- _GIVEN PROBLEM_
Copy out verbatim everything in the records below from the line containing "Is [608,433] further" down to the end of the records, both ends included, leaving out the pictures.
— START OF RECORDS SUPPLIED —
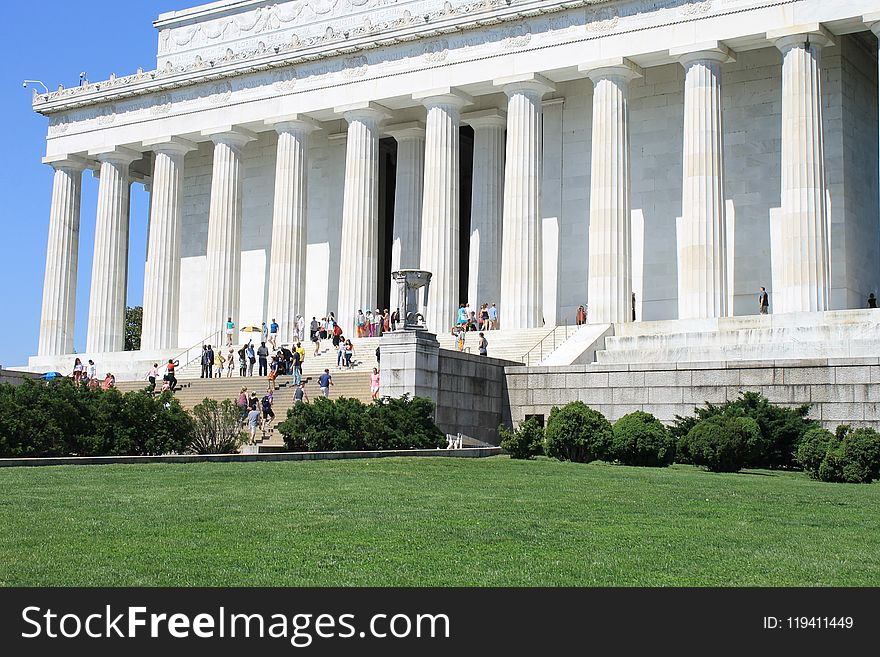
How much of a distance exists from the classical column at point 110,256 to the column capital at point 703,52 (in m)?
30.7

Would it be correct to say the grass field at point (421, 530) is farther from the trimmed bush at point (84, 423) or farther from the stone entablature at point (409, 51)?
the stone entablature at point (409, 51)

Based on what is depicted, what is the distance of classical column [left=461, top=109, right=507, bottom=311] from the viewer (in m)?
56.8

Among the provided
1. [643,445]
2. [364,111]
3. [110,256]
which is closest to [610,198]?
[364,111]

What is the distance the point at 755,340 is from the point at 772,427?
10212mm

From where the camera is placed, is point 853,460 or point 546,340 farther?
point 546,340

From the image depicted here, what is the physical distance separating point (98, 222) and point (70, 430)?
121 ft

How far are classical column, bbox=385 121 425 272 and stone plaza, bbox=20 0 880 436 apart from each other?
0.46ft

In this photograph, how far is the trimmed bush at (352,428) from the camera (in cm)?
3153

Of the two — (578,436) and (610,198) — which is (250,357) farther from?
(578,436)

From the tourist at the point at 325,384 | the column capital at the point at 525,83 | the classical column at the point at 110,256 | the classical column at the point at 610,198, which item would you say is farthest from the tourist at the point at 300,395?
the classical column at the point at 110,256

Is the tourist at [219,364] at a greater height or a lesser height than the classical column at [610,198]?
lesser

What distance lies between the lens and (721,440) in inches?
1126

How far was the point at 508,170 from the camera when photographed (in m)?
52.9

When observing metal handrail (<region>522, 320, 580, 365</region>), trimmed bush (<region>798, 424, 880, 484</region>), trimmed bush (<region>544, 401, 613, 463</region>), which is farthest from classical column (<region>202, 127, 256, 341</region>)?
trimmed bush (<region>798, 424, 880, 484</region>)
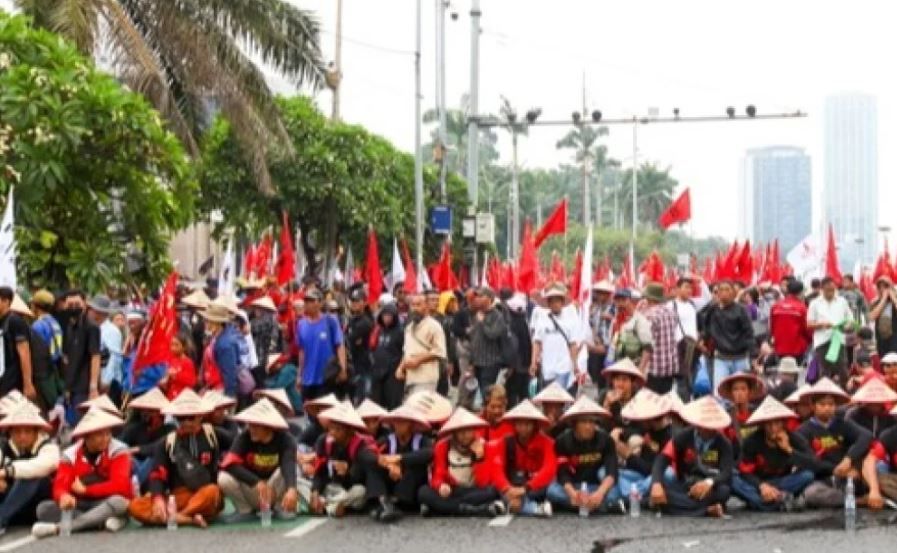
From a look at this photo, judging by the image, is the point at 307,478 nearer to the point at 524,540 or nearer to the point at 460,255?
the point at 524,540

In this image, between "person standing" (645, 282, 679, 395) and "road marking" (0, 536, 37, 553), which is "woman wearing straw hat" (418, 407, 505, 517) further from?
"person standing" (645, 282, 679, 395)

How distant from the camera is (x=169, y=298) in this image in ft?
46.8

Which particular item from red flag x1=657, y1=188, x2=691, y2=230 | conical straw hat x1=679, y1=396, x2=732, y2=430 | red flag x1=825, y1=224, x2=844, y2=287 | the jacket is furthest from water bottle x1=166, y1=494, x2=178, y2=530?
red flag x1=657, y1=188, x2=691, y2=230

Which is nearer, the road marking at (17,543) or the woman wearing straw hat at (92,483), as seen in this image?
the road marking at (17,543)

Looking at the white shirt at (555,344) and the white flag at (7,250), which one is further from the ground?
the white flag at (7,250)

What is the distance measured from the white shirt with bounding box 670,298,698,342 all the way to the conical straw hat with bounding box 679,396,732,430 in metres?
4.54

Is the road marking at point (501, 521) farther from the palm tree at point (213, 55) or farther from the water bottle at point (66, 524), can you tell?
the palm tree at point (213, 55)

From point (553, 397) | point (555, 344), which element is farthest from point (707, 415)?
point (555, 344)

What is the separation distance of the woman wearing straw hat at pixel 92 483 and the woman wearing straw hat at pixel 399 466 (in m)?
1.78

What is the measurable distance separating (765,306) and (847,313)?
19.5 feet

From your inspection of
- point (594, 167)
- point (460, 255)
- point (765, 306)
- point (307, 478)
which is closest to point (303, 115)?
point (460, 255)

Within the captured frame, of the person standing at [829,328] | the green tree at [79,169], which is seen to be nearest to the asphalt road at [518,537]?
the green tree at [79,169]

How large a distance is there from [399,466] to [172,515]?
1693mm

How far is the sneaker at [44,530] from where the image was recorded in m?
11.1
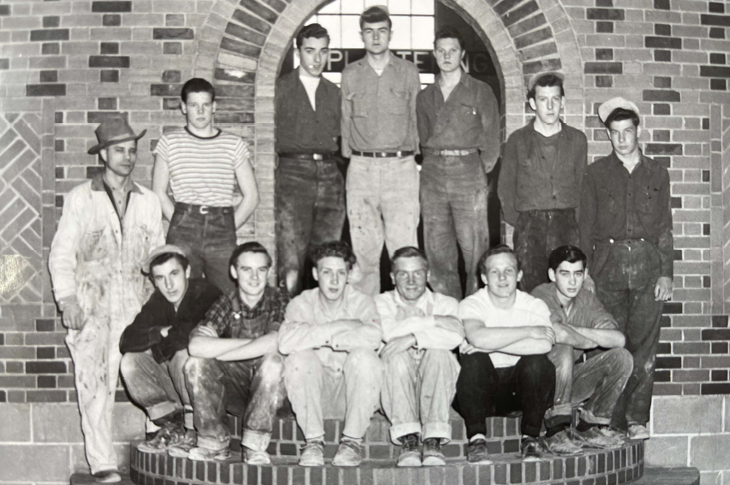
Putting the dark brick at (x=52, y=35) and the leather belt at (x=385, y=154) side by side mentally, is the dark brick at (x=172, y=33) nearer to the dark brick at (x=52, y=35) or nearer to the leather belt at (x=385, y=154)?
the dark brick at (x=52, y=35)

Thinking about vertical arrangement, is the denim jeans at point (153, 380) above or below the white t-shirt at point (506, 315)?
below

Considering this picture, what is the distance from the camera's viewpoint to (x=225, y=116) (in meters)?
6.52

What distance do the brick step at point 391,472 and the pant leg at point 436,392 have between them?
22 centimetres

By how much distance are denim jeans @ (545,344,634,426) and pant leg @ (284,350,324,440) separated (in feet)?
4.54

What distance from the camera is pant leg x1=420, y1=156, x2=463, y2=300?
6.24 m

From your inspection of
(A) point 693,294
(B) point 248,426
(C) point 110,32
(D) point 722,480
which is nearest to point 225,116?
(C) point 110,32

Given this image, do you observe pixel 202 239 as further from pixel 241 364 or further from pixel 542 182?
pixel 542 182

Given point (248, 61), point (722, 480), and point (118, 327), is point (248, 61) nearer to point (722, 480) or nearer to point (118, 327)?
point (118, 327)

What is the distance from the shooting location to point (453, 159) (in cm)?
622

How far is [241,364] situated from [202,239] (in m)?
0.93

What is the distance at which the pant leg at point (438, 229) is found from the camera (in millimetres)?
6238

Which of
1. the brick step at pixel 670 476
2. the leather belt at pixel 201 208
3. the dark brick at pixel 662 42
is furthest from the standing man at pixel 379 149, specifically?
the brick step at pixel 670 476

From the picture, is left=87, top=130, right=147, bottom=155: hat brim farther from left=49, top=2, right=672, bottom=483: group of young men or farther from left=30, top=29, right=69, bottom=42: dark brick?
left=30, top=29, right=69, bottom=42: dark brick

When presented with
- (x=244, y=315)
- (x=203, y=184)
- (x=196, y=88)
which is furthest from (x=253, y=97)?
(x=244, y=315)
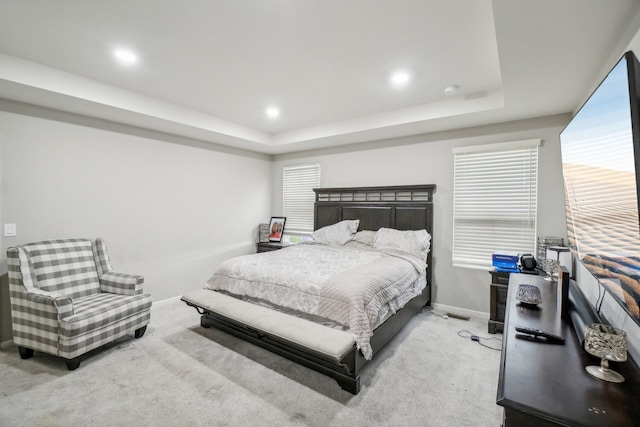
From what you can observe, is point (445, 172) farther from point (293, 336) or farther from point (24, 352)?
point (24, 352)

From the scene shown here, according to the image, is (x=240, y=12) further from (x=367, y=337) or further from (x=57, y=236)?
(x=57, y=236)

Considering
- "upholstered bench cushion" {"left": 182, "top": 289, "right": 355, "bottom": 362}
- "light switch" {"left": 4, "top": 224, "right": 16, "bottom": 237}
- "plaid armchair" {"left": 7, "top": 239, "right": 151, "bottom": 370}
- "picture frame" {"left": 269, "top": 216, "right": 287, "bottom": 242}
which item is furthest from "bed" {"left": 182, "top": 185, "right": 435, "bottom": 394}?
"light switch" {"left": 4, "top": 224, "right": 16, "bottom": 237}

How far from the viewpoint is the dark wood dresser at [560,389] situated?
86cm

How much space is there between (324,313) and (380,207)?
2.43m

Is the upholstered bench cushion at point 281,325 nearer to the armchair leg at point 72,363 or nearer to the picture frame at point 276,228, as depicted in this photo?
the armchair leg at point 72,363

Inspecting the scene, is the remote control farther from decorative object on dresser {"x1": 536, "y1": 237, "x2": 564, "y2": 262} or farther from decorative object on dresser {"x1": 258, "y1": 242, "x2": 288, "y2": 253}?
decorative object on dresser {"x1": 258, "y1": 242, "x2": 288, "y2": 253}

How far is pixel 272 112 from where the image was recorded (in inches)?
154

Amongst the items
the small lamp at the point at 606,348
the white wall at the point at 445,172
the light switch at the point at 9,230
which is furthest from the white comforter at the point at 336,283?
the light switch at the point at 9,230

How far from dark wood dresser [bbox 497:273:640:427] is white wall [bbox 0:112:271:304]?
13.8 feet

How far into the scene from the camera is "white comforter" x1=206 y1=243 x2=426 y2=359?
232cm

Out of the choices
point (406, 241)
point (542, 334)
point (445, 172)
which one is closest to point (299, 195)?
point (406, 241)

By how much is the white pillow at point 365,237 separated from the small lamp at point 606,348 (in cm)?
315

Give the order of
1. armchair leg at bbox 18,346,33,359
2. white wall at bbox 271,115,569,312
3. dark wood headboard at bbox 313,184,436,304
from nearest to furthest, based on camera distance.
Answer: armchair leg at bbox 18,346,33,359, white wall at bbox 271,115,569,312, dark wood headboard at bbox 313,184,436,304

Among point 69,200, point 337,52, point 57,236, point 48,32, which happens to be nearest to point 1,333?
point 57,236
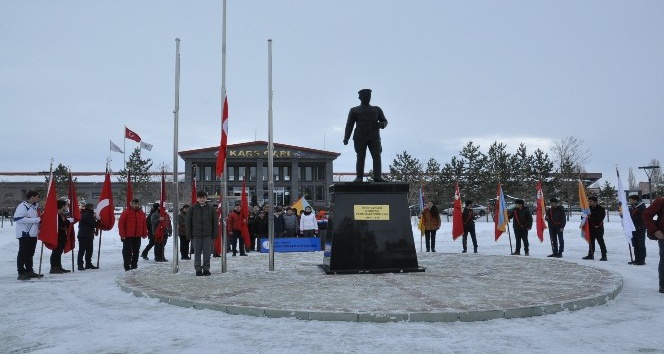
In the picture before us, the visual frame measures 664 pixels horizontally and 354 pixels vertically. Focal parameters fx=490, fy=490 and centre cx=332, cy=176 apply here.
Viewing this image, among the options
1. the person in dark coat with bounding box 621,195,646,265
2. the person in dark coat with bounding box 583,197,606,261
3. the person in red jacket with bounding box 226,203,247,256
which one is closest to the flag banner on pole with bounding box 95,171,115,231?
the person in red jacket with bounding box 226,203,247,256

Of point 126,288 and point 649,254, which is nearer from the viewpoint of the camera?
point 126,288

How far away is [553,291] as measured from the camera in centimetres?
811

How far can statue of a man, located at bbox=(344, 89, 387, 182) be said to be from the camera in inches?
453

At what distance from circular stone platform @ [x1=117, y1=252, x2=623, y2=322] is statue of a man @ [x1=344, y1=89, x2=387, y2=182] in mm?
2681

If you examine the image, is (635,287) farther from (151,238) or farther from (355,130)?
(151,238)

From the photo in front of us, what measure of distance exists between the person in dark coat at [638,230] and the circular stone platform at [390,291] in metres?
2.59

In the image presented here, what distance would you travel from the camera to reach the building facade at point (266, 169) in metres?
68.4

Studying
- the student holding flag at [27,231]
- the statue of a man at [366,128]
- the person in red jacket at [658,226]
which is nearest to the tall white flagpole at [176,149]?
the student holding flag at [27,231]

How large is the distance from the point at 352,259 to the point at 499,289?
333 centimetres

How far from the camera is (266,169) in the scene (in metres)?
72.5

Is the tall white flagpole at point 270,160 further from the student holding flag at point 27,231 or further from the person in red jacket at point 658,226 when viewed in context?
the person in red jacket at point 658,226

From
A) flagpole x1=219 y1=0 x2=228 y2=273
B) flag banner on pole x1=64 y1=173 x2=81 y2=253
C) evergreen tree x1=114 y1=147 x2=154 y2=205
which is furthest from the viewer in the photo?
evergreen tree x1=114 y1=147 x2=154 y2=205

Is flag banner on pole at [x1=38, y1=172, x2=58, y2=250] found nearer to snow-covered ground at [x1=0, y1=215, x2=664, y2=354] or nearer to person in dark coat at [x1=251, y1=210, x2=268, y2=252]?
snow-covered ground at [x1=0, y1=215, x2=664, y2=354]

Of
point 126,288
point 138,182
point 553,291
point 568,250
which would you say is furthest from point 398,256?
point 138,182
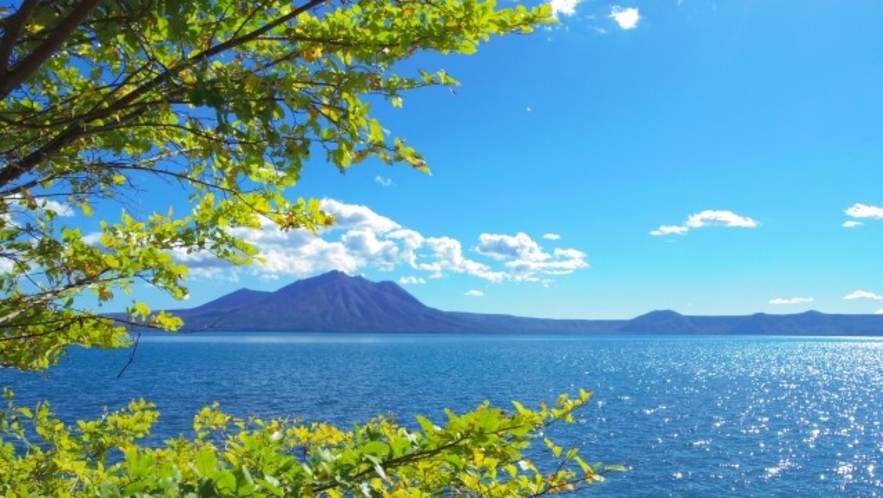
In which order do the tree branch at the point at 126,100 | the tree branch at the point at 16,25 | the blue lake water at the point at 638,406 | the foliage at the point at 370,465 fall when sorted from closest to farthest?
the tree branch at the point at 16,25 < the foliage at the point at 370,465 < the tree branch at the point at 126,100 < the blue lake water at the point at 638,406

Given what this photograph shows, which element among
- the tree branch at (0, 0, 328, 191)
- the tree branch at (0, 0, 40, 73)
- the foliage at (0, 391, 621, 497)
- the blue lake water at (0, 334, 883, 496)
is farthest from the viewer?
the blue lake water at (0, 334, 883, 496)

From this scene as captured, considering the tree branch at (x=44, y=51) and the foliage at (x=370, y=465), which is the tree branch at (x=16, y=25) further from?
the foliage at (x=370, y=465)

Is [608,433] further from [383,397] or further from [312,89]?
[312,89]

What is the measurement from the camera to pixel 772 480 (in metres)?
37.1

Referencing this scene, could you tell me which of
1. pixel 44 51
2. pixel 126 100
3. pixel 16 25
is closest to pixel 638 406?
pixel 126 100

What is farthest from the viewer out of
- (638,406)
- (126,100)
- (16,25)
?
(638,406)

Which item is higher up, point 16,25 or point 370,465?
point 16,25

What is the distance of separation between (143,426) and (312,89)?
544 centimetres

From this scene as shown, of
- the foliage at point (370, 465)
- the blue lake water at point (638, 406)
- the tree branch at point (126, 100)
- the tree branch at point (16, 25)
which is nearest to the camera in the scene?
the tree branch at point (16, 25)

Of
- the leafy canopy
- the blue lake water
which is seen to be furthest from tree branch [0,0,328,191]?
the blue lake water

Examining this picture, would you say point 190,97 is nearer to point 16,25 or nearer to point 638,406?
point 16,25

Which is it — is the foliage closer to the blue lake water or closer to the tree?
the tree

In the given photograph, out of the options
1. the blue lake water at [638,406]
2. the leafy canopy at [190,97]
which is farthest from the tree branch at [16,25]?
the blue lake water at [638,406]

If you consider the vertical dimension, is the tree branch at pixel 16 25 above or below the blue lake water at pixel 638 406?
above
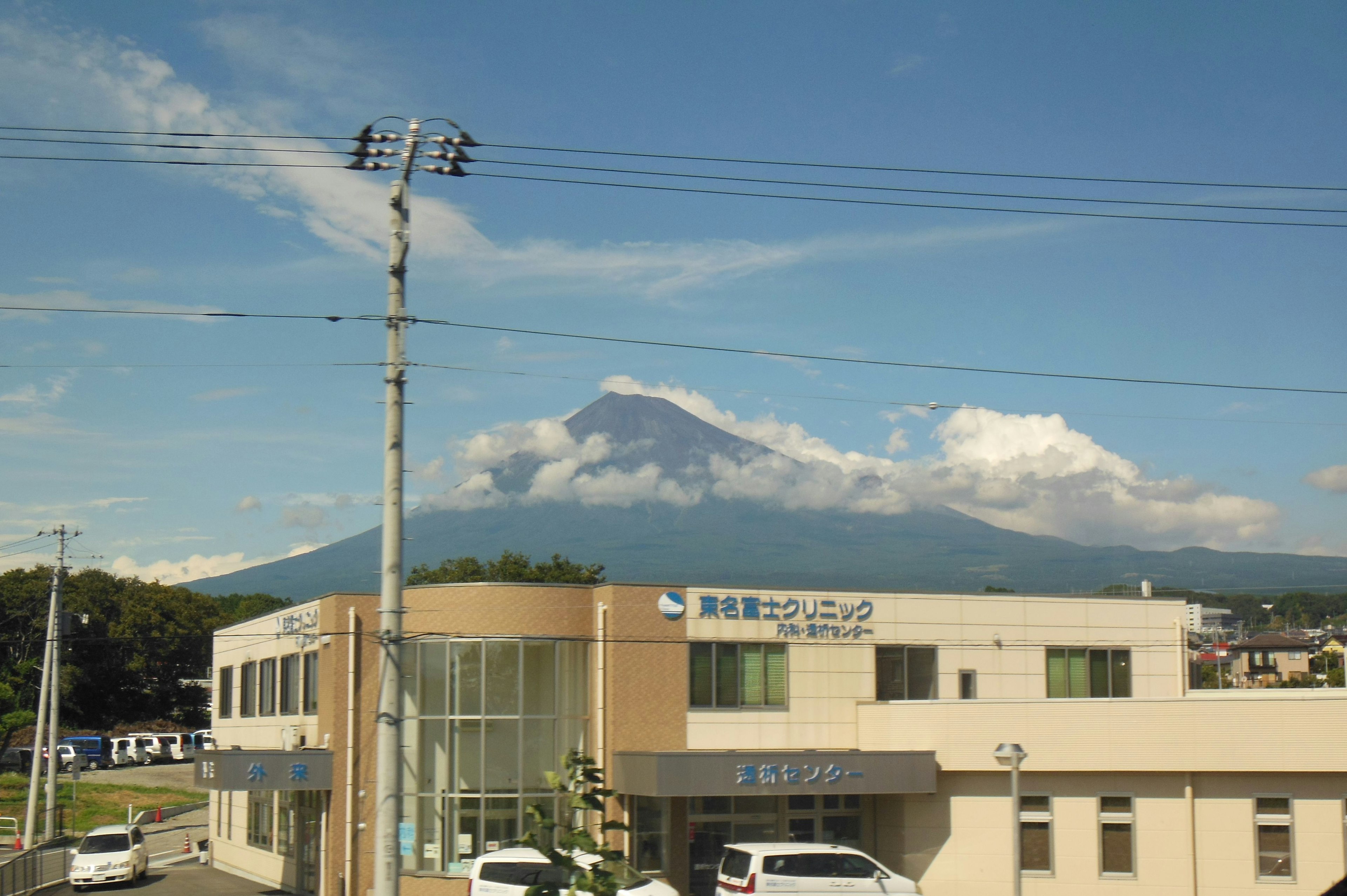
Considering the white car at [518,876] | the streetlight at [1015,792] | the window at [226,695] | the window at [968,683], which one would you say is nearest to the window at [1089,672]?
— END OF RECORDS SUPPLIED —
- _RESULT_
Is [608,433] further from [383,397] or further from [312,89]?
[312,89]

What is the measurement from the camera to pixel 772 480 (in metres)?
37.1

Referencing this scene, could you tell me which of
1. pixel 44 51
2. pixel 126 100
3. pixel 16 25
is closest to pixel 638 406?
pixel 126 100

What is farthest from the viewer out of
- (638,406)
- (126,100)
- (16,25)
?
(638,406)

Which item is higher up, point 16,25 or point 370,465?
point 16,25

What is the distance of separation between (143,426) and (312,89)?
544 centimetres

From this scene as shown, of
- the foliage at point (370, 465)
- the blue lake water at point (638, 406)
- the tree branch at point (126, 100)
- the tree branch at point (16, 25)
which is nearest to the camera in the scene?
the tree branch at point (16, 25)

Of
- the leafy canopy
- the blue lake water
which is seen to be furthest from tree branch [0,0,328,191]?
the blue lake water

Examining this picture, would you say point 190,97 is nearer to point 16,25 or nearer to point 638,406?
point 16,25

Which is it — is the foliage closer to the blue lake water or closer to the tree?
the tree

In the given photograph, out of the options
1. the blue lake water at [638,406]
2. the leafy canopy at [190,97]
which is farthest from the tree branch at [16,25]?
the blue lake water at [638,406]

If you consider the vertical dimension, is the tree branch at pixel 16 25 above or below the blue lake water at pixel 638 406?
above
Considering the white car at [518,876] | the streetlight at [1015,792] | the window at [226,695] | the window at [968,683], which one would you say is nearest to the window at [1089,672]?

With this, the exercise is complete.